Hi,
I have encountered a strange situation where starting an application pool from a windows service (written in C#, set to "Automatic" startup) using WMI or ADSI immediately after the server reboots hangs.
I'll describe the issue:
We are developing a large application (Windows 2003 Server SP2, IIS 6.0) which contains the following main processes (these processes are invoked & initialized using a windows service startup procedure when the application is started):
1) XServer1.exe, XServer2.exe - These processes are native COM-Exe servers, contains some logics, but mainly supplies COM objects to other processes via DCOM (mainly .NET2COM interOp calls & pure COM calls).

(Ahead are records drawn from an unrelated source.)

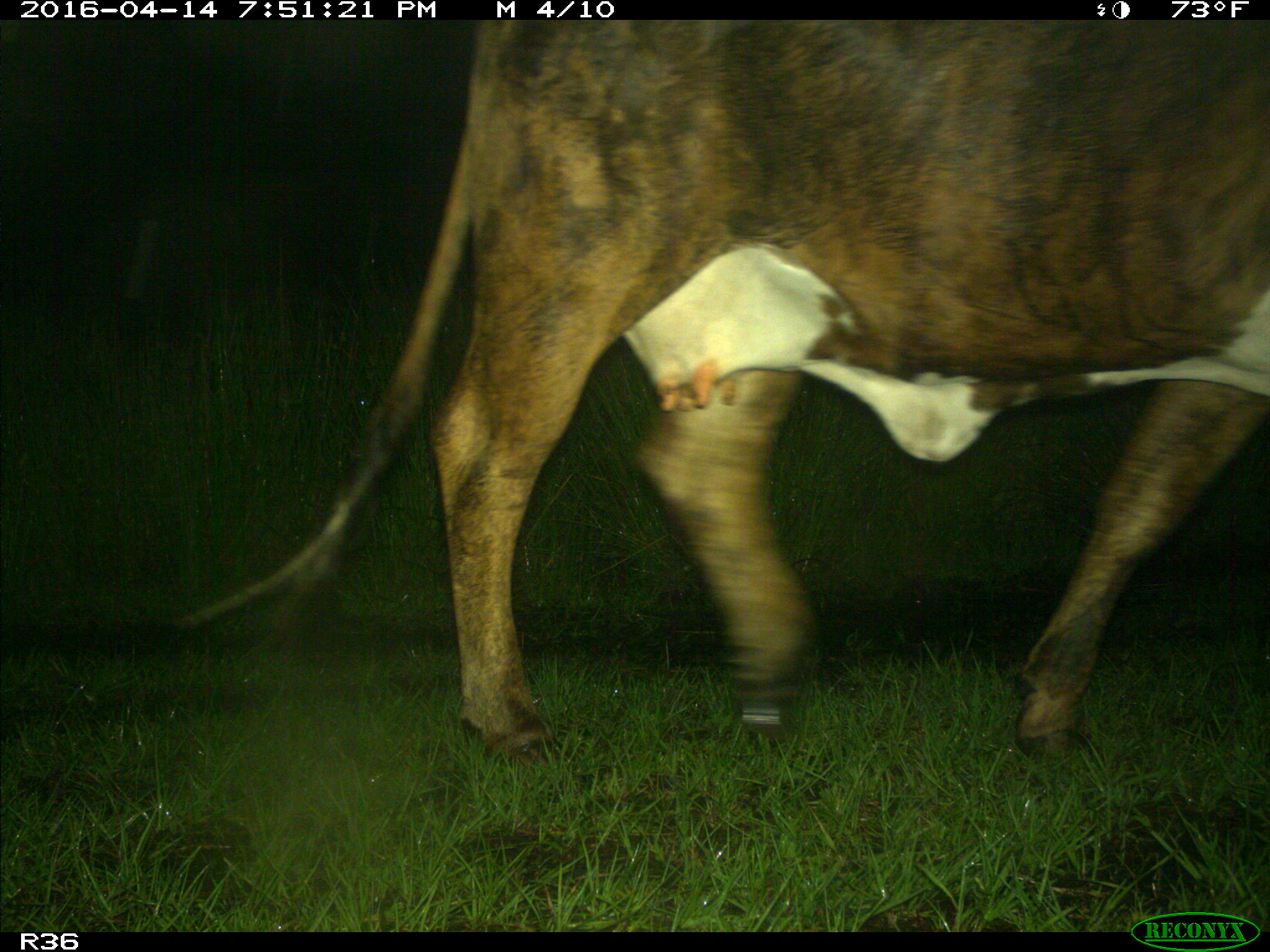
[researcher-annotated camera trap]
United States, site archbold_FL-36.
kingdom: Animalia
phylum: Chordata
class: Mammalia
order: Artiodactyla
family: Bovidae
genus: Bos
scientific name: Bos taurus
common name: domestic cow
Bos taurus (domestic cow).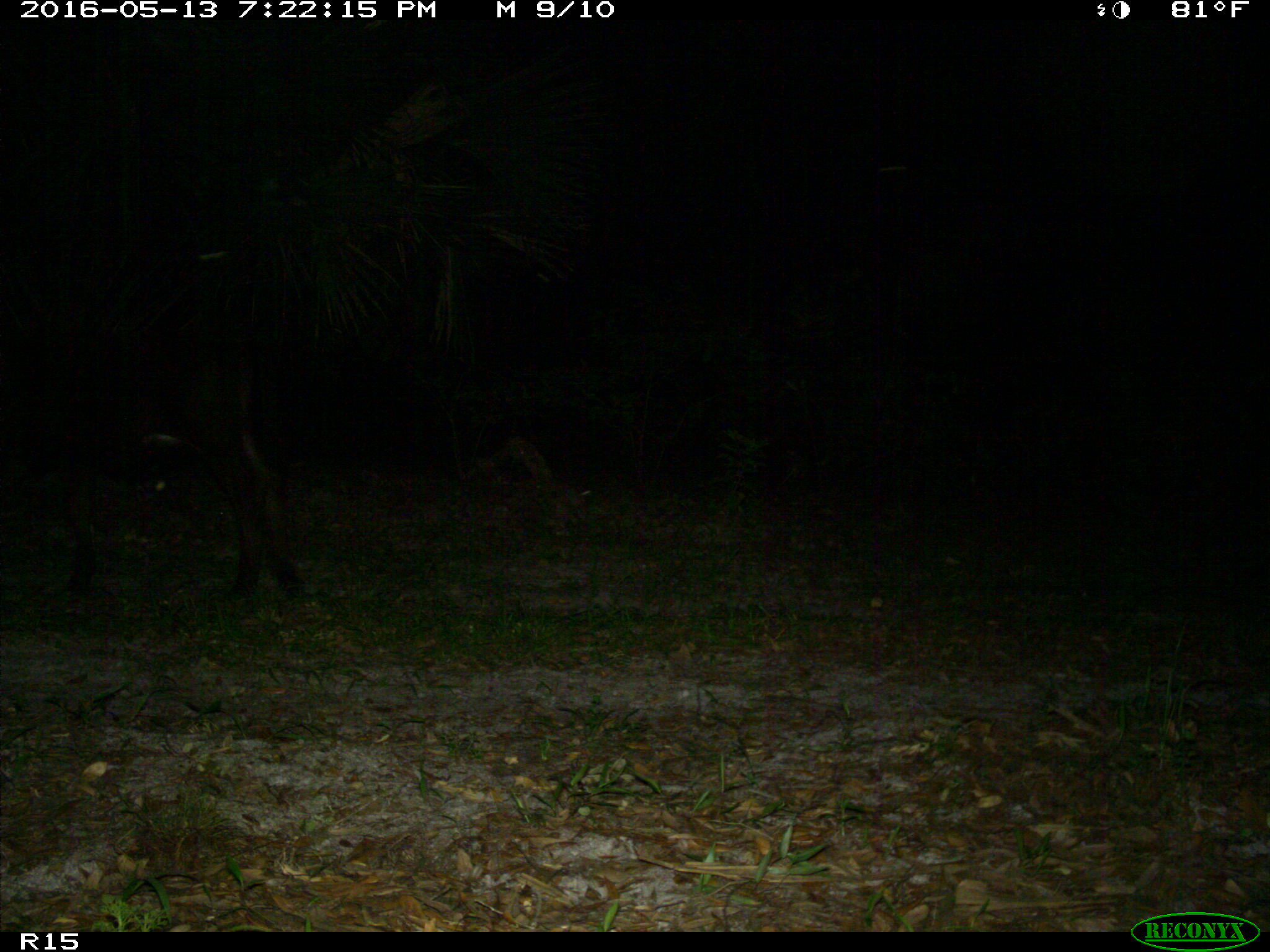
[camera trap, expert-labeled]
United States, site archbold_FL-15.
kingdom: Animalia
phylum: Chordata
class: Mammalia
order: Artiodactyla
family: Bovidae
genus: Bos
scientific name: Bos taurus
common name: domestic cow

For example, some of the classic ASP "Application Scope static objects" (w3wp.exe) are COM objects which "live" inside these processes.
2) dllhost.exe - this is a COM+ application. Some of our DLLs are loaded into this process which acts as a "state server" (the same idea as the ASP.NET out-of-proc sessions server, but for classic ASP pages).
3) 3 different IIS application pools (we'll call them appPool1\2\3) - containers of our ASP pages, ASP.NET pages, WCF services etc. Code (native C++ COM dlls & C#) in these application pools (w3wp.exe's) usually makes DCOM calls to the processes described in (1) & (2). Only appPool1 can be configured as a Web Garden.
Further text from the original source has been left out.